## RECORD EXTRACTS
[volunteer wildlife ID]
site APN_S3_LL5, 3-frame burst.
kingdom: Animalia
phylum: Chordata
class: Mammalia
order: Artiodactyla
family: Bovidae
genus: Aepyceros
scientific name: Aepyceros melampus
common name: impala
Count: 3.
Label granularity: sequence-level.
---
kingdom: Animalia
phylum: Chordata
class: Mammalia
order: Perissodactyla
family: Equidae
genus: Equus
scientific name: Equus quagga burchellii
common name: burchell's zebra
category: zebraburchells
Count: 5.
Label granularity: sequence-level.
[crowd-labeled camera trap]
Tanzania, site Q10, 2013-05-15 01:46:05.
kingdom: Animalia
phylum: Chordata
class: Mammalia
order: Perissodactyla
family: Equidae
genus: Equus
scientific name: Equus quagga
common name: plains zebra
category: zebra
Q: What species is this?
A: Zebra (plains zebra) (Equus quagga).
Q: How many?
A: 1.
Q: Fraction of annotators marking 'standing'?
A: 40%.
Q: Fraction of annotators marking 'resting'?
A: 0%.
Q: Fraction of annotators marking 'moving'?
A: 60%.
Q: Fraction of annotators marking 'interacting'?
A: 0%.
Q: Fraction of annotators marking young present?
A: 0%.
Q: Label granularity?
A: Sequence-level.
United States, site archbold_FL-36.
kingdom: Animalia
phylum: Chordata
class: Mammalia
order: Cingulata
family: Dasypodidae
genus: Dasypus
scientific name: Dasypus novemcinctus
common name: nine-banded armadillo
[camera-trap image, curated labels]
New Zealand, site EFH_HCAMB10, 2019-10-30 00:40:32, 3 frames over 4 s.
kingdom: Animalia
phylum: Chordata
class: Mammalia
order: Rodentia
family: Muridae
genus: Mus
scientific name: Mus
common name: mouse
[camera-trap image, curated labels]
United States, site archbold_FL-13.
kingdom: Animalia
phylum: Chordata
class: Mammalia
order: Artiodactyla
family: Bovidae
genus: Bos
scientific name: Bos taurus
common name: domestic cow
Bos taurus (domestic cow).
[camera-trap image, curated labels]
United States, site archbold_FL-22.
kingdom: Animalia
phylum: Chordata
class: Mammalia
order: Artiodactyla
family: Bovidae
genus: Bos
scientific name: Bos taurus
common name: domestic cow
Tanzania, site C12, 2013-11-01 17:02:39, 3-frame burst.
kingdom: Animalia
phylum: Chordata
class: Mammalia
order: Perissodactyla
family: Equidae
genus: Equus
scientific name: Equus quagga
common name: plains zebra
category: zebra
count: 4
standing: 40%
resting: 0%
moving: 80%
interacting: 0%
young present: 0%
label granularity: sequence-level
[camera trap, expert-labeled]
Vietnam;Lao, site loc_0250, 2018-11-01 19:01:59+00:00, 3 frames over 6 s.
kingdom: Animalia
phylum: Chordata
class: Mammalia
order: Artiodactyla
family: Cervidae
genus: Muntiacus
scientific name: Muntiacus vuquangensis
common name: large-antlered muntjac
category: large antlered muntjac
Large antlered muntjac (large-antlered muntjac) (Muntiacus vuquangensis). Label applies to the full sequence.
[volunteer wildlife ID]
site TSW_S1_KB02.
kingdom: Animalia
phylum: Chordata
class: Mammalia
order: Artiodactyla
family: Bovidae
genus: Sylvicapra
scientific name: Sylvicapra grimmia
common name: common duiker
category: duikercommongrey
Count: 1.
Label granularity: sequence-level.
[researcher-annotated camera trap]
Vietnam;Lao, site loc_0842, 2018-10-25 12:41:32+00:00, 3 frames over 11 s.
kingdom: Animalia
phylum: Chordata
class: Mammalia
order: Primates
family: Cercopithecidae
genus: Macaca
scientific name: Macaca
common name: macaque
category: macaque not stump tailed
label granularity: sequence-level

## THE PROBLEM
The expected answer is a copy of every line in the entries that holds the word "standing".

## TASK SOLUTION
Q: Fraction of annotators marking 'standing'?
standing: 40%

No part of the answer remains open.